Informazione e pandemia

“È stata privilegiata una comunicazione disordinata e a forte carica emotiva, sacrificando flussi di informazione affidabili e di qualità”. Lo rileva il recente rapporto “Ital Comunications-Censis” secondo il quale la comunicazione sul Covid è stata per il 49,7 per cento degli italiani “confusa”, per il 39,5 per cento “ansiogena” che sale al 50,7 per cento tra i giovani, per il 34,7 per cento “eccessiva”. Solo per il 13,9 per cento della popolazione è stata “equilibrata”. Dati di lettura che fanno riflettere sull’anno della pandemia e dell’emergenza sanitaria nel corso della quale non sono mancate disinformazioni e fake news, cioè notizie fasulle, bufale mediatiche.

La valutazione dei dati è stata fatta dal presidente del Censis, il sociologo di lungo corso Giuseppe De Rita, secondo il quale “la pandemia ha creato, oltre a paura e sconcerto, troppa comunicazione e poca informazione”. Trasmissioni televisive e radiofoniche ad ogni ora del giorno, pagine e pagine di quotidiani e rotocalchi hanno avuto come argomento principale, spesso quasi esclusivo, le vicende delle vaccinazioni, delle dosi (in arrivo e in ritardo) delle principali industrie farmaceutiche, degli ospedali con i reparti di terapia intensiva saturi, con la carenza di medici e infermieri.

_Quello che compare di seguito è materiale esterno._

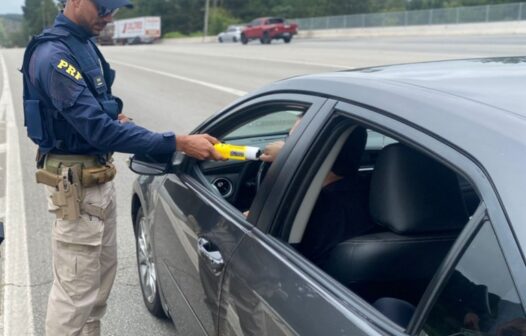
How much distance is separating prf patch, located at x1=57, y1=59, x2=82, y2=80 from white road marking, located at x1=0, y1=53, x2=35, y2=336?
184 cm

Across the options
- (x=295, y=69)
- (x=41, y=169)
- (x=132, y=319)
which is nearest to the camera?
(x=41, y=169)

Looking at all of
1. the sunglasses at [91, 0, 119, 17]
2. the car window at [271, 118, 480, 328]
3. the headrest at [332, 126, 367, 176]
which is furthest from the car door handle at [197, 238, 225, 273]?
the sunglasses at [91, 0, 119, 17]

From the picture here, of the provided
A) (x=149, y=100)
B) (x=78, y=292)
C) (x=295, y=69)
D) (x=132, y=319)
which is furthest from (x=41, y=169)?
(x=295, y=69)

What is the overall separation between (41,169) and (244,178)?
1075mm

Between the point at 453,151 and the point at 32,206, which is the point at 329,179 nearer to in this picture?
the point at 453,151

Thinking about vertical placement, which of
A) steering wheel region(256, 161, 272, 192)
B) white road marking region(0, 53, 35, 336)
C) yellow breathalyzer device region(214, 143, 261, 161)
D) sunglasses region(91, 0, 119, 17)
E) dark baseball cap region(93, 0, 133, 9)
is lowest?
white road marking region(0, 53, 35, 336)

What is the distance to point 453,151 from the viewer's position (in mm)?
1554

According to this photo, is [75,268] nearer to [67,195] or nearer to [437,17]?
[67,195]

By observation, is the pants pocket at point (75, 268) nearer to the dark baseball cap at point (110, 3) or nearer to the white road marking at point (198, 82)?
the dark baseball cap at point (110, 3)

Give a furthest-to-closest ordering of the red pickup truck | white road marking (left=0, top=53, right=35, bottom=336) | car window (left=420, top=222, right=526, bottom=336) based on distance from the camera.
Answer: the red pickup truck < white road marking (left=0, top=53, right=35, bottom=336) < car window (left=420, top=222, right=526, bottom=336)

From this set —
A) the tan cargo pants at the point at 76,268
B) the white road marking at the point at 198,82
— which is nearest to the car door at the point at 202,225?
the tan cargo pants at the point at 76,268

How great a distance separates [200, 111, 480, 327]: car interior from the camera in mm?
1963

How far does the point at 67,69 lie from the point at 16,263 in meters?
2.70

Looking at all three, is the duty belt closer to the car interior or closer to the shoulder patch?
the shoulder patch
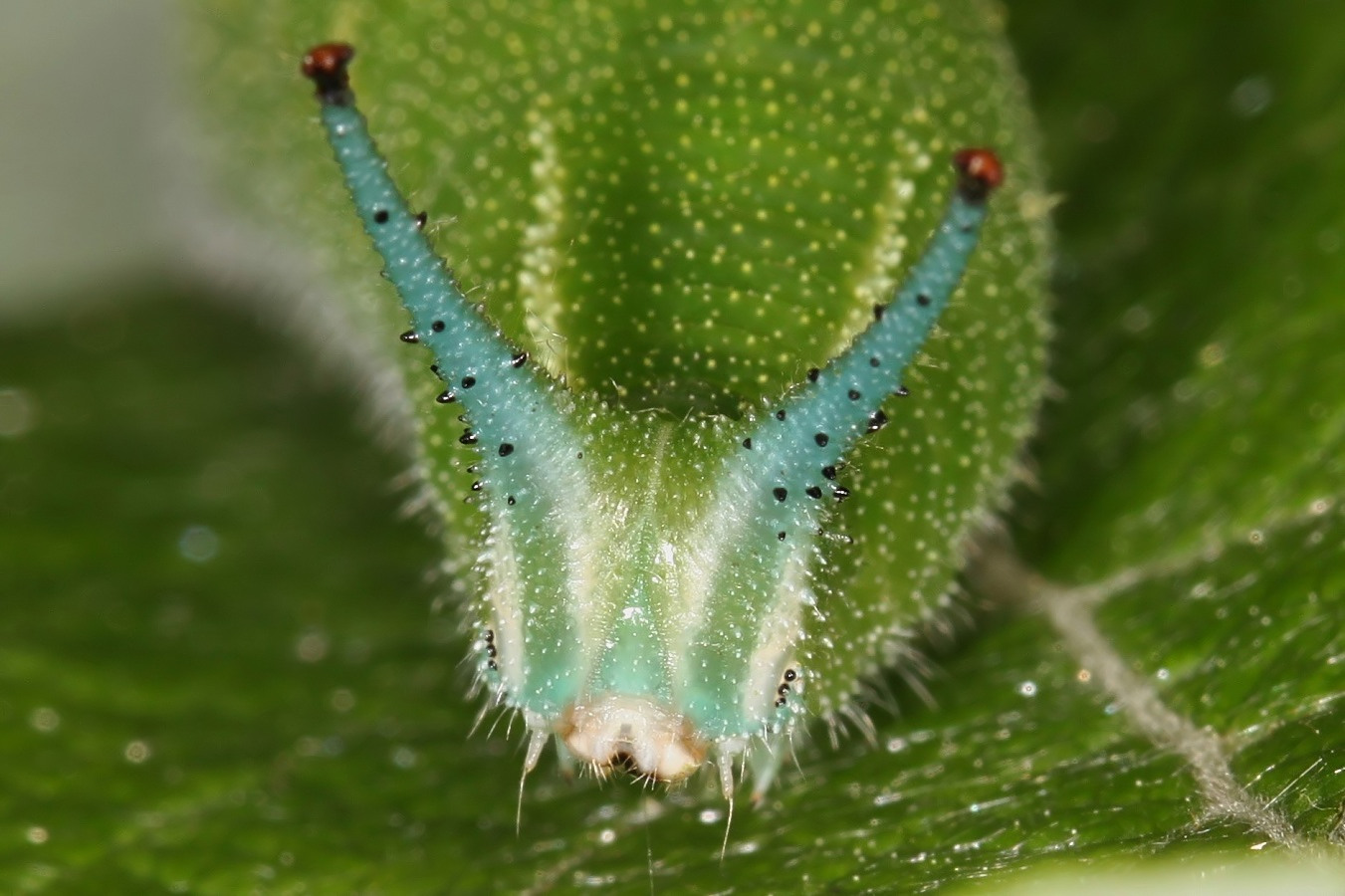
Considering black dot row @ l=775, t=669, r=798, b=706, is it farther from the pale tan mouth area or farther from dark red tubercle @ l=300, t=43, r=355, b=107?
dark red tubercle @ l=300, t=43, r=355, b=107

In sostanza, come precisa il rapporto, “la comunicazione ha strabordato riempiendo intere pagine di giornali, travalicando in televisione dove si parlava solo di pandemia e fagocitando i discorsi quotidiani delle famiglie e della collettività”. Cosa c’è che non è andato bene nella fase dell’emergenza sanitaria? Per De Rita “all’origine del divario c’è il fatto che la comunicazione è emotiva e quindi si preferisce all’informazione”.

Va osservato che chi gestisce una situazione del genere, dal presidente del Consiglio al Comitato tecnico-scientifico, dai presidenti di Regione ai sindaci, gestisce emozione. “La comunicazione – ha precisato De Rita – serve per gestire e suscitare emozioni, spesso tragiche come quelle evocate dalla fila di bare a Bergamo altre più allegre come quelle derivanti dalle immagini stravaganti della gente che cantava sui tetti”.

Il rapporto Censis ha detto allora che la comunicazione è stata “utilizzata per creare emozione senza una precisa conoscenza delle cose perché nella comunicazione emotiva non c’è informazione”. Un discorso che vale per tutti e soprattutto per le agenzie delle comunicazioni che si sono trovate disorientate, perché non in grado di sostituire gli organi di Stato. È mancata allora un’intermediazione magari meno tempestiva ma più argomentata delle notizie.

Nella società attuale dell’immagine e della velocità delle notizie s’inserisce il discorso delle “bufale”, in inglese fake news.  In una intervista a “Teleborsa” il professore De Rita ha spiegato la realtà di questo fenomeno, che negli ultimi anni è andato crescendo, così “l’informazione sui social ha un solo valore: deve essere virale. Non deve essere corretta, non deve corrispondere al vero, non ha un disegno politico. L’unico suo obiettivo è che venga ripresa immediatamente da tutti, perché se non diventa virale non ha senso”.

Non vale per De Rita affrontare il problema in termini di moralità, attraverso un ente di controllo o un codice di regolamentazione. Queste misure non funzionano. La soluzione sarebbe quella di non riprendere le notizie messe in un circuito di informazioni virali. Il vizio non sta nel falsificatore iniziale che lancia la notizia fasulla ma in chi la riprende, finalizzandola a qualche cosa, a qualche obiettivo. In sostanza, sta nella capacità di utilizzarle.